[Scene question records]
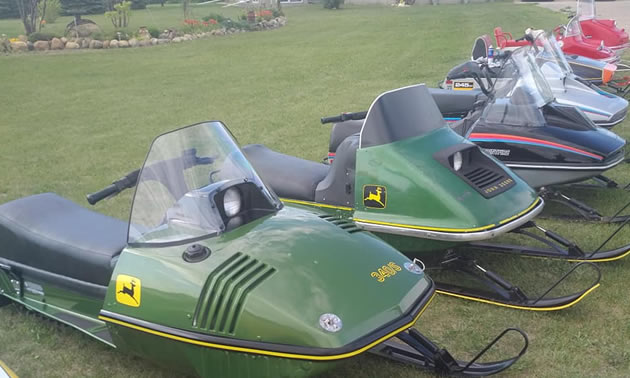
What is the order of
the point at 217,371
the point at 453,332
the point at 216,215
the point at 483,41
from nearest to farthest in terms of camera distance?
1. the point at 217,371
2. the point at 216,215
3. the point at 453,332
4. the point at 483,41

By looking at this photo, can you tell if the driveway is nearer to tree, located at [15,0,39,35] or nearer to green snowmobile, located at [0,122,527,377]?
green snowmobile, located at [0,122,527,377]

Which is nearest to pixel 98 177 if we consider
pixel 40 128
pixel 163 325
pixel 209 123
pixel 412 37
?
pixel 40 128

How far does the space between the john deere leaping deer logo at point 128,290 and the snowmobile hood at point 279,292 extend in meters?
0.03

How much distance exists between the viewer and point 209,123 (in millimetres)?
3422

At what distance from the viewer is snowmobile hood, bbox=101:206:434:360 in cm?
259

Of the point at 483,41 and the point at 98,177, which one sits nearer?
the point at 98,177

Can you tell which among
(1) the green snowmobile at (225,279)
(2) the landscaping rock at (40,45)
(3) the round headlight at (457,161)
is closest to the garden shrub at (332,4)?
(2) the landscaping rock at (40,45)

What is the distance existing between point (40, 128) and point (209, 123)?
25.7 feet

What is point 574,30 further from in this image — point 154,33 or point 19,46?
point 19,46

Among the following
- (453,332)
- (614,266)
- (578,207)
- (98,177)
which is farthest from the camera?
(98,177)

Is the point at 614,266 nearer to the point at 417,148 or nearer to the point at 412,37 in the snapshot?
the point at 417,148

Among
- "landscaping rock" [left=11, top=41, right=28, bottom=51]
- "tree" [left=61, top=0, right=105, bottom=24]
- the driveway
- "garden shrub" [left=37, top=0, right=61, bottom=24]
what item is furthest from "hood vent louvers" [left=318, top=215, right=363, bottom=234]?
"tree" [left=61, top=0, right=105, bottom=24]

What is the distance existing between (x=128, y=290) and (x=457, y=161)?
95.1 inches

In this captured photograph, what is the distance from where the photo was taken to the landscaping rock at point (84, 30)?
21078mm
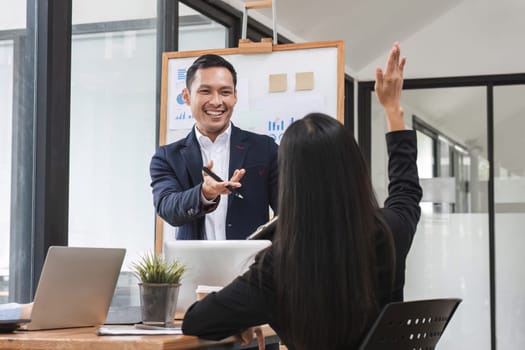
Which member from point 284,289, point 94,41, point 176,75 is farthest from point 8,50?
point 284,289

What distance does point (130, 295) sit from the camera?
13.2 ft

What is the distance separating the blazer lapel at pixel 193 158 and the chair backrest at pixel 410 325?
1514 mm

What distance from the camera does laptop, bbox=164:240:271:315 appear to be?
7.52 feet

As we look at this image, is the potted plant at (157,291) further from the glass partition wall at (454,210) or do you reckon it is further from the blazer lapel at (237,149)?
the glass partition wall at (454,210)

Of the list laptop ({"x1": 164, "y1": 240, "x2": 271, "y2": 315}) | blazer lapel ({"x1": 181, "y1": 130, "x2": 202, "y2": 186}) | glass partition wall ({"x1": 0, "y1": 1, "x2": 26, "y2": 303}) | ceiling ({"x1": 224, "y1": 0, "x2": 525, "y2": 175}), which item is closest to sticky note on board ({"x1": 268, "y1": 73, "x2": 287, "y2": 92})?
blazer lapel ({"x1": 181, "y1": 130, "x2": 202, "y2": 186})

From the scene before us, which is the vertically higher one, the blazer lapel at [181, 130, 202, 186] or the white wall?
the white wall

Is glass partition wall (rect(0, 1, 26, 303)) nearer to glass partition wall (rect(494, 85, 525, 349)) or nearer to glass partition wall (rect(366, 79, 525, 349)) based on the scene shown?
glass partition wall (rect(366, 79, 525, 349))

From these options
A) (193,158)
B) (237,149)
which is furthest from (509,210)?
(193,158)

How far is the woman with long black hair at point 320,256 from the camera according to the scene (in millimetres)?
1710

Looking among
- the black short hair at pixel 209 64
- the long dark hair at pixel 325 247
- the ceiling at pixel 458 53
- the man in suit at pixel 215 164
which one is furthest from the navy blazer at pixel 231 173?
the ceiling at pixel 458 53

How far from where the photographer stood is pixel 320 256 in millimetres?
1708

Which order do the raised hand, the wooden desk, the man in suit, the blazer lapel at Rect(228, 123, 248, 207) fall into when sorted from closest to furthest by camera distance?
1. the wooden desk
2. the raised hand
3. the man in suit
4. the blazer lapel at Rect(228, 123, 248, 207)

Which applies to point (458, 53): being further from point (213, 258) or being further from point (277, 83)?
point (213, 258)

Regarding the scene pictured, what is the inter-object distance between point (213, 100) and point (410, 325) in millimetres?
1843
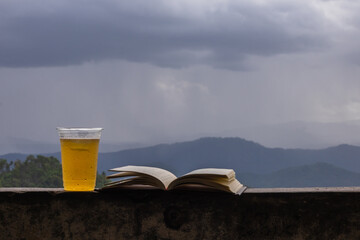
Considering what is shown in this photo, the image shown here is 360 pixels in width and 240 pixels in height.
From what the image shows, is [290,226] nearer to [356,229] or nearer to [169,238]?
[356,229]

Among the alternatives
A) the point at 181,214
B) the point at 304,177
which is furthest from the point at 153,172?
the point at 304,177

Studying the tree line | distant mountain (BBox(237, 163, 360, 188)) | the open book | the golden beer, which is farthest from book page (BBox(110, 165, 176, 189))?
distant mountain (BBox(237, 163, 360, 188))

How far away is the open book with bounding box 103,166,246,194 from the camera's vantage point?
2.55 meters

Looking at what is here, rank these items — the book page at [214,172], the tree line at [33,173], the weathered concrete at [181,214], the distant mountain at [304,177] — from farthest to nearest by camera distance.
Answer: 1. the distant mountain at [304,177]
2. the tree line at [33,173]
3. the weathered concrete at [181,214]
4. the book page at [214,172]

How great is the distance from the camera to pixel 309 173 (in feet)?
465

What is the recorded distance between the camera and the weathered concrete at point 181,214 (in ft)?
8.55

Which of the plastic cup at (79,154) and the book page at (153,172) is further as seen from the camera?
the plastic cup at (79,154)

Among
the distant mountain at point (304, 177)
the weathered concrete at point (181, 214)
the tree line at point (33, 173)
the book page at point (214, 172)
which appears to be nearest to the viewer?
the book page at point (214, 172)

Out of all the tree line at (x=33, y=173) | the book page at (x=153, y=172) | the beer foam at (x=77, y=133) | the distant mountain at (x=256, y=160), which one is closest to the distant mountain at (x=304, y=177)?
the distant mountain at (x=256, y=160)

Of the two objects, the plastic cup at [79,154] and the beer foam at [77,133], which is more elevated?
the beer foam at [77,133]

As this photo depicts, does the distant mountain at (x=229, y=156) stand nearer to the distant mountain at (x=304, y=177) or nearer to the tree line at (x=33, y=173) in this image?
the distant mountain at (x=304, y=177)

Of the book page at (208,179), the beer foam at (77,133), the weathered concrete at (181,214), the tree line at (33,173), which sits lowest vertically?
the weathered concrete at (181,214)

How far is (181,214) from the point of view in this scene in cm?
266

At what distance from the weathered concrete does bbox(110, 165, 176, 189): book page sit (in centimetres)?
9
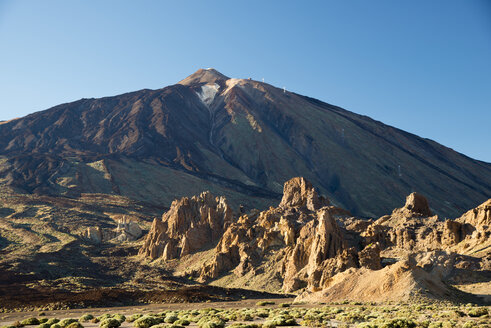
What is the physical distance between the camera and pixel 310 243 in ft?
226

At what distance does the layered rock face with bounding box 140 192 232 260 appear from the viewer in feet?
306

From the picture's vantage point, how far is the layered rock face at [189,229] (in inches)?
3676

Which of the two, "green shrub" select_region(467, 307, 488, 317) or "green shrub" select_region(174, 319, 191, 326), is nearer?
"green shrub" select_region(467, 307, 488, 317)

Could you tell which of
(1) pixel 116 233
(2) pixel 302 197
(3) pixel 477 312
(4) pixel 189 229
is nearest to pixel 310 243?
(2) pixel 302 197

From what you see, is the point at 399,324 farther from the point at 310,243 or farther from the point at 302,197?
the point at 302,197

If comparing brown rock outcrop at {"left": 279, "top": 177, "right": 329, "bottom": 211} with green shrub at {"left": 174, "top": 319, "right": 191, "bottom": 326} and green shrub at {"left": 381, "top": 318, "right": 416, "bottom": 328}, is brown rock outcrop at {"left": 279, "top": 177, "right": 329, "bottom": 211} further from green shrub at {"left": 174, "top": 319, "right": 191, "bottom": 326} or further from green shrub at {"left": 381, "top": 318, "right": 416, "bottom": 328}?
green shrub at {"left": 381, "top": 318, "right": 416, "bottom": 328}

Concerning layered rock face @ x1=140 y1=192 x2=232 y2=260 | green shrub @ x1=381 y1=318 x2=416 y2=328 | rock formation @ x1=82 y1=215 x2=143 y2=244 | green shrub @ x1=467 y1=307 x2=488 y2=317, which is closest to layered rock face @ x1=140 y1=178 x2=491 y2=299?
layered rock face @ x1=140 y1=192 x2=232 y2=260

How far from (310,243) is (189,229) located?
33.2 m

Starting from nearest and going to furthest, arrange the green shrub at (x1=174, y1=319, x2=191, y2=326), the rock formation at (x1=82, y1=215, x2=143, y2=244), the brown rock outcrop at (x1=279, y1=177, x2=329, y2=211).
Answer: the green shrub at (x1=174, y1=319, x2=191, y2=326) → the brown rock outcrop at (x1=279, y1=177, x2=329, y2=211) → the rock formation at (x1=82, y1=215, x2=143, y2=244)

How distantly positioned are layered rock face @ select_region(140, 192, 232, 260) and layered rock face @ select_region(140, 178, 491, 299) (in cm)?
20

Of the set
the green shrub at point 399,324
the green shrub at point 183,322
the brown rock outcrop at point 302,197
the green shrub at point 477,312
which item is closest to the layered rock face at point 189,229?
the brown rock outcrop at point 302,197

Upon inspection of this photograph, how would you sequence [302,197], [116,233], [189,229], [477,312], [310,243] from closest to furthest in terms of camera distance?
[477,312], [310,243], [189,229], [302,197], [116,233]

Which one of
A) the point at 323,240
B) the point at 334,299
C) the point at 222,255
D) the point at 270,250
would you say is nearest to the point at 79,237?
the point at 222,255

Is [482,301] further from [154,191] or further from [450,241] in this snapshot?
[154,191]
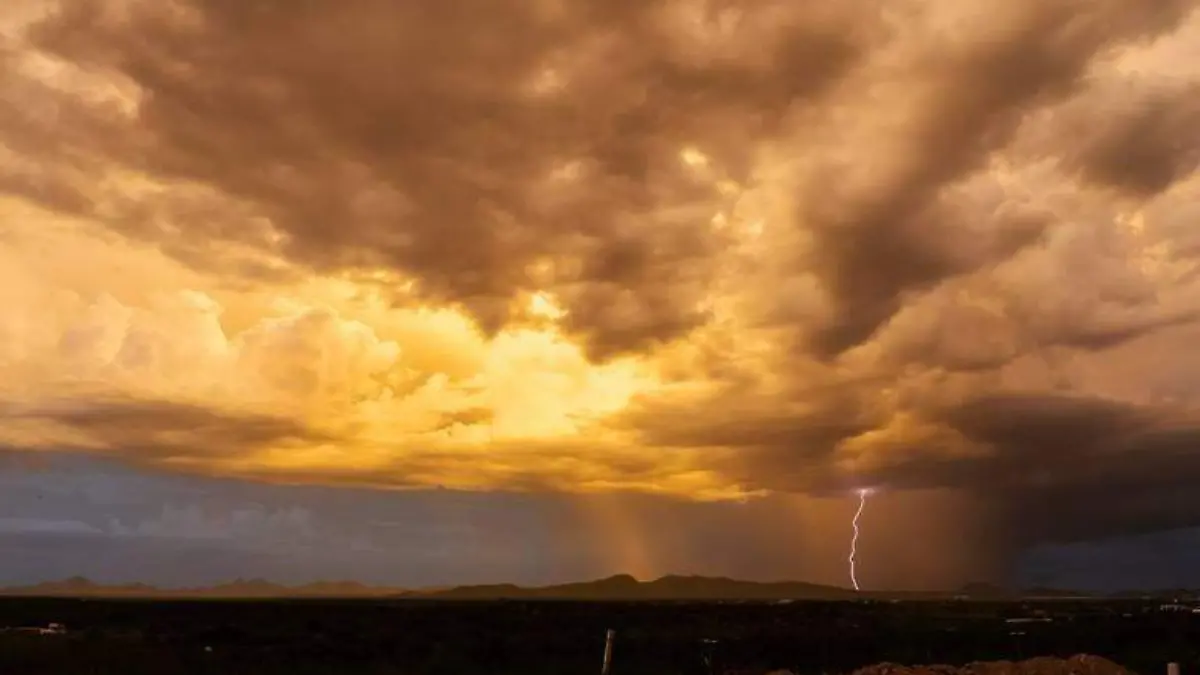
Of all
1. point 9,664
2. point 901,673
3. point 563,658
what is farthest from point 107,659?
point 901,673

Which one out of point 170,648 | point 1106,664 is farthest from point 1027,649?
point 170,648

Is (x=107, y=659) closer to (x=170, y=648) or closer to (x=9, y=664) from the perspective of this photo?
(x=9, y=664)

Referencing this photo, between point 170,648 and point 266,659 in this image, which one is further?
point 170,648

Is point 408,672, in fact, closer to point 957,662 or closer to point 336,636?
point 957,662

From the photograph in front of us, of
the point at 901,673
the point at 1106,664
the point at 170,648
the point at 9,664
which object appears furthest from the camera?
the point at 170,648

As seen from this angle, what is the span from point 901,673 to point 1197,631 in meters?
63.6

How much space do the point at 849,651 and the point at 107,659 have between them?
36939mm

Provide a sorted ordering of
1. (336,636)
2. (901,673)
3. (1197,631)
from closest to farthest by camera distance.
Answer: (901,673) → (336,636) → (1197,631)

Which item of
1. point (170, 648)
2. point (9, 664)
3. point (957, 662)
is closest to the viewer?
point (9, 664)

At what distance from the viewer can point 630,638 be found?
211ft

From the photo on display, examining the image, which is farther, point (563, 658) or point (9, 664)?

Aim ▸
Copy the material word for word, from its start through the line containing "4. the point at 483,41". Leave the pictures out.

Task answer ▸
What is the order of
the point at 217,371
the point at 453,332
the point at 216,215
the point at 483,41
from nearest to farthest in terms of camera distance?
1. the point at 217,371
2. the point at 216,215
3. the point at 453,332
4. the point at 483,41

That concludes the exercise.